Au vu de la grande variabilité de taille qu’il existe entre les différents types de polluants, on comprendra qu’il serait illusoire d’espérer purifier intégralement une eau avec une seule et même méthode.

II – Rendre l’eau potable : un exemple de purification

Une purification efficace de l’eau passera donc par la conjonction de diverses méthodes pour espérer obtenir un liquide exempt de l’intégralité des polluants. Néanmoins, cet objectif est quelque peu illusoire sur le terrain en regard de la complexité de l’élimination des polluants chimiques. Il s’agira alors de bien choisir le lieu de prélèvement de la ressource…

Un filtre traditionnel permet d’éliminer la turbidité, il faudra
cependant utiliser d’autres méthodes pour traiter les pathogènes. (©Alban Cambe)

En Bushcraft et durant des siècles, on a procédé en deux étapes : filtration puis ébullition. Une filtration efficace permettra d’éliminer les éléments de turbidité mais laissera passer les micro-organismes et virus. Ces derniers seront tués par une ébullition roulante d’une minute. Voici donc un exemple (parmi tant d’autres) pour rendre une eau potable sur le terrain avec un Brown Bag (découvrez l’histoire de cet objet et son utilisation dans cet article) :

1 – Activer le Brown Bag en l’immergeant dans l’eau (même sale) et le malaxer, le froisser pour l’imbiber au maximum.

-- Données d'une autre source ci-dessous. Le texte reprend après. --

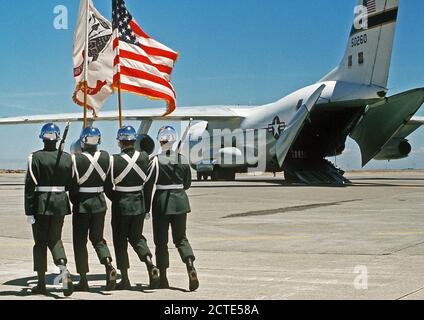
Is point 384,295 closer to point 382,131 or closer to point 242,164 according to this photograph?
point 382,131

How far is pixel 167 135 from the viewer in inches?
320

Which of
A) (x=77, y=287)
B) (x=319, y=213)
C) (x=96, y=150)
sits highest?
(x=96, y=150)

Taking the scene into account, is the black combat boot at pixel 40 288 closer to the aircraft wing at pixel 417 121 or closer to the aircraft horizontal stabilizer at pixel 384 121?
the aircraft horizontal stabilizer at pixel 384 121

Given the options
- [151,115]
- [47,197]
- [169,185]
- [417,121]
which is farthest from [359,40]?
[47,197]

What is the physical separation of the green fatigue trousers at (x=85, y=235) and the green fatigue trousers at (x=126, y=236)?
160 mm

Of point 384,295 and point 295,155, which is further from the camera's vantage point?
point 295,155

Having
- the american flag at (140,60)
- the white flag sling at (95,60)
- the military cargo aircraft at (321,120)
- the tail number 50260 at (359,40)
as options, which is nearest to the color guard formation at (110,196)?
the american flag at (140,60)

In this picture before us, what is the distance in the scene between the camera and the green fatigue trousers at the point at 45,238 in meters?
7.72

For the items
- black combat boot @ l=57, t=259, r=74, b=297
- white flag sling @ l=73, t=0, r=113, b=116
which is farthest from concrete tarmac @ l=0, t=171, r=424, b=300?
white flag sling @ l=73, t=0, r=113, b=116

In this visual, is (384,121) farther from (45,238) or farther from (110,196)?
(45,238)

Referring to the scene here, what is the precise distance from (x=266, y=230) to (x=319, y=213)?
13.3 ft

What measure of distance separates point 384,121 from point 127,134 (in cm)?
2692
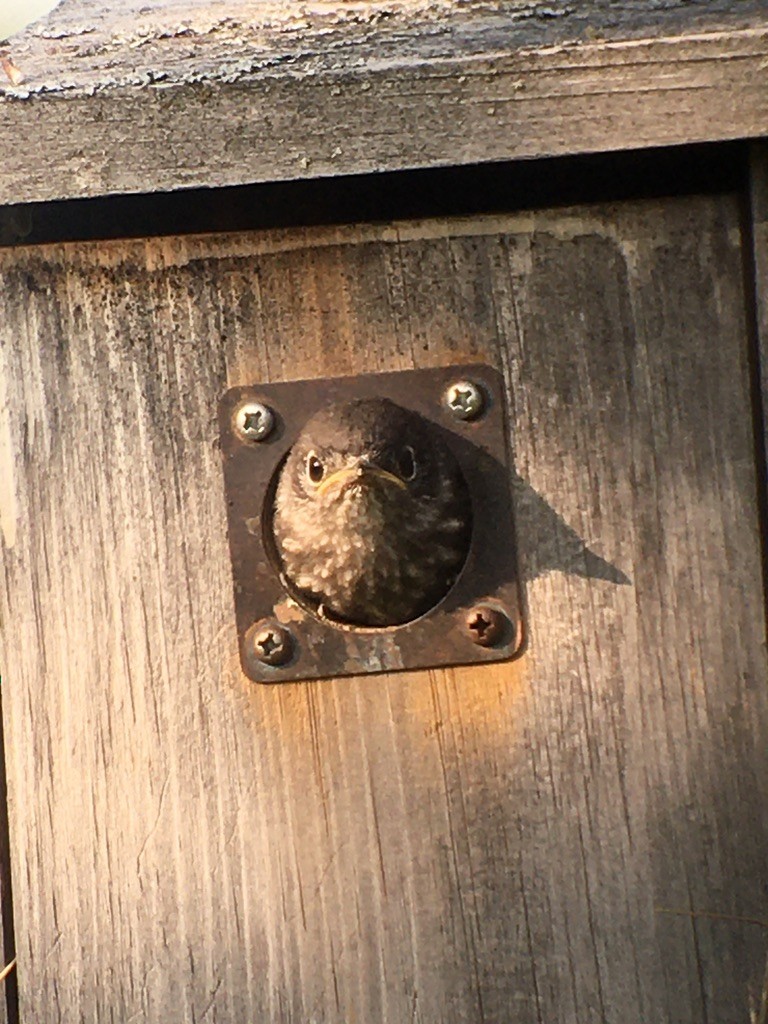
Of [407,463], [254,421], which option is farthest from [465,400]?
[254,421]

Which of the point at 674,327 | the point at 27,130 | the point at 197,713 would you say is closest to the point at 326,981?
the point at 197,713

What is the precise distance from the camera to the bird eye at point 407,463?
1.71m

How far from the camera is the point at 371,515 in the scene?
170 cm

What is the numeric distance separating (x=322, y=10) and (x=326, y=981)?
100 centimetres

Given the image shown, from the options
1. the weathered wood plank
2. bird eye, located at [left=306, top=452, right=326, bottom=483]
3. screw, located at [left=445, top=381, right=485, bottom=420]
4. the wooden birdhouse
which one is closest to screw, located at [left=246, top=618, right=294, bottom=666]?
the wooden birdhouse

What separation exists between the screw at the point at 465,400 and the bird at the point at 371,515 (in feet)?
0.10

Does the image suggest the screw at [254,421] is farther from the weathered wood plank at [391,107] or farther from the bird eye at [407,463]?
the weathered wood plank at [391,107]

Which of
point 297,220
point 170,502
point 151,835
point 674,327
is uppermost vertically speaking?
point 297,220

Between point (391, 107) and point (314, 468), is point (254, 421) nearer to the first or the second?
point (314, 468)

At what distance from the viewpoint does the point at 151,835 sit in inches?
70.2

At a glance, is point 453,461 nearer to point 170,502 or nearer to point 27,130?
point 170,502

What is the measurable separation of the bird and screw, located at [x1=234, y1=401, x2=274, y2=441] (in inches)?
1.4

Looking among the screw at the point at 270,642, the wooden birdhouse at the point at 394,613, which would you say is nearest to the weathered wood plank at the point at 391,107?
the wooden birdhouse at the point at 394,613

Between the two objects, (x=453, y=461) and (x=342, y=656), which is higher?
(x=453, y=461)
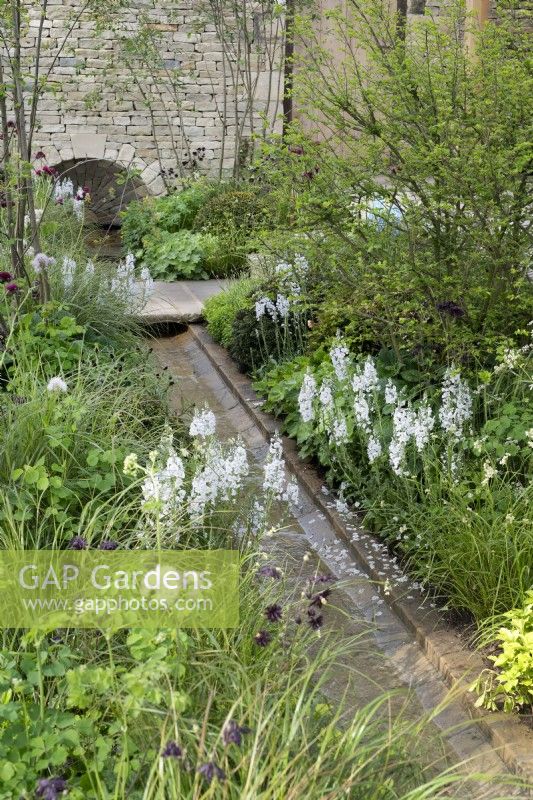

2 – Recueillir l’eau à traiter dans le Brown Bag, suspendre celui-ci au-dessus d’un récipient cela prendre un peu plus de trente minutes.

ATTENTION : Ce récipient sera désormais contaminé à moins qu’il ne serve à l’ébullition ou qu’on y dépose une pastille de purification.

L’eau recueillie au sortir du Brown Bag est limpide, exempte de turbidité mais toujours contaminée par des pathogènes. (©Alban Cambe)

3 – Une fois l’eau récoltée, procéder à une ébullition roulante d’une minute au moins ou procéder à un traitement chimique.

Après avoir recueilli de l’eau par filtration, il est nécessaire de la faire bouillir.
(©Alban Cambe)

Des méthodes modernes permettent de gagner du temps mais les filtres à pompes peuvent s’encrasser et se boucher, les stylos UV cassent et nécessitent des piles, les pastilles type Aquatabs et Micropur ne sont pas forcément efficaces contre tous les microbes…

Ainsi, on recherchera la complémentarité de divers méthodes dans un kit de purification efficace et raisonné.